Heathman's status in this case is less clear than the HOA's and Kern's. The most recent order referencing Heathman is a minute order issued by U.S. Magistrate Judge Carla L. Baldwin granting one of his former attorney's motion to withdraw as counsel and directing that the parties serve a copy of all documents subsequently filed on him at an address in Reno. (ECF No. 96.) That appears to be happening, (see, e.g., ECF No. 119 at 18), but the parties otherwise do not refer to Heathman, and he has not participated in the briefing on the motions this order addresses. Normally, this would raise a question as to the status of Nationstar's claims against Heathman. However, because the Court finds Nationstar's DOT continues to encumber the property as described infra, and because the only claim Nationstar asserted against Heathman was its quiet title claim (ECF No. 1 at 7-12), Heathman's lack of participation in the pending motions is immaterial. As also explained infra, the Court finds that Nationstar is entitled to its requested injunctive relief of an order declaring that Ravenstar and Heathman's interests in the Property are subject to Nationstar's DOT-this order.

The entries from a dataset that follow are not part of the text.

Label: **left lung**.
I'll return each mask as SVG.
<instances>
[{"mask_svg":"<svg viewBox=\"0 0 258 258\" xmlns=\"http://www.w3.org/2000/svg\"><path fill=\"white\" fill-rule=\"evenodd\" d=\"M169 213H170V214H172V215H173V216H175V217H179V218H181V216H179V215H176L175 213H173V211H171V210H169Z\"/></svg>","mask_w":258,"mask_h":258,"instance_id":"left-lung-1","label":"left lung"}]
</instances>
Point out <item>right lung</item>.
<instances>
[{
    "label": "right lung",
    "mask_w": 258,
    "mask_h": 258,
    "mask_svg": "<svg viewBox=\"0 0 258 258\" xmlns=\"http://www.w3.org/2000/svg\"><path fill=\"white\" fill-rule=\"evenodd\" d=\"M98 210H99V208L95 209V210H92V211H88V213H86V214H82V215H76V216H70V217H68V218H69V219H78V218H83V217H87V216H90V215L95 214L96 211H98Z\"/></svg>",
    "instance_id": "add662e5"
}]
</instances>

The following claims accordingly remain for adjudication. First, Nationstar's quiet title claim against Ravenstar and Heathman (ECF No. 1 at 7-12), and its claim for injunctive relief against Ravenstar (id. at 15-16). Second, Ravenstar's counterclaims for unjust enrichment and equitable mortgage against Nationstar. (ECF No. 14 at 8-9.) Third, Ravenstar's crossclaims against the HOA for unjust enrichment and equitable mortgage. (ECF No. 15 at 6-7.) Only Ravenstar asserts the counter and crossclaims, not Heathman. (ECF Nos. 14, 15.) As the pending motions (ECF Nos. 118, 119) address all these claims, and as explained in more detail infra, the Court will grant both motions, this order resolves all outstanding issues in this case.

III. LEGAL STANDARD

“The purpose of summary judgment is to avoid unnecessary trials when there is no dispute as to the facts before the court.” Nw. Motorcycle Ass'n v. U.S. Dep't of Agric., 18 F.3d 1468, 1471 (9th Cir. 1994) (citation omitted). Summary judgment is appropriate when the pleadings, the discovery and disclosure materials on file, and any affidavits “show there is no genuine issue as to any material fact and that the movant is entitled to judgment as a matter of law.” Celotex Corp. v. Catrett, 477 U.S. 317, 322 (1986). An issue is “genuine” if there is a sufficient evidentiary basis on which a reasonable factfinder could find for the nonmoving party and a dispute is “material” if it could affect the outcome of the suit under the governing law. Anderson v. Liberty Lobby, Inc., 477 U.S. 242, 248-49 (1986). Where reasonable minds could differ on the material facts at issue, however, summary judgment is not appropriate. See Id. at 250-51. “The amount of evidence necessary to raise a genuine issue of material fact is enough ‘to require a jury or judge to resolve the parties' differing versions of the truth at trial.'” Aydin Corp. v. Loral Corp., 718 F.2d 897, 902 (9th Cir. 1983) (quoting First Nat'l Bank v. Cities Service Co., 391 U.S. 253, 288-89 (1968)). In evaluating a summary judgment motion, a court views all facts and draws all inferences in the light most favorable to the nonmoving party. See Kaiser Cement Corp. v. Fishbach & Moore, Inc., 793 F.2d 1100, 1103 (9th Cir. 1986) (citation omitted).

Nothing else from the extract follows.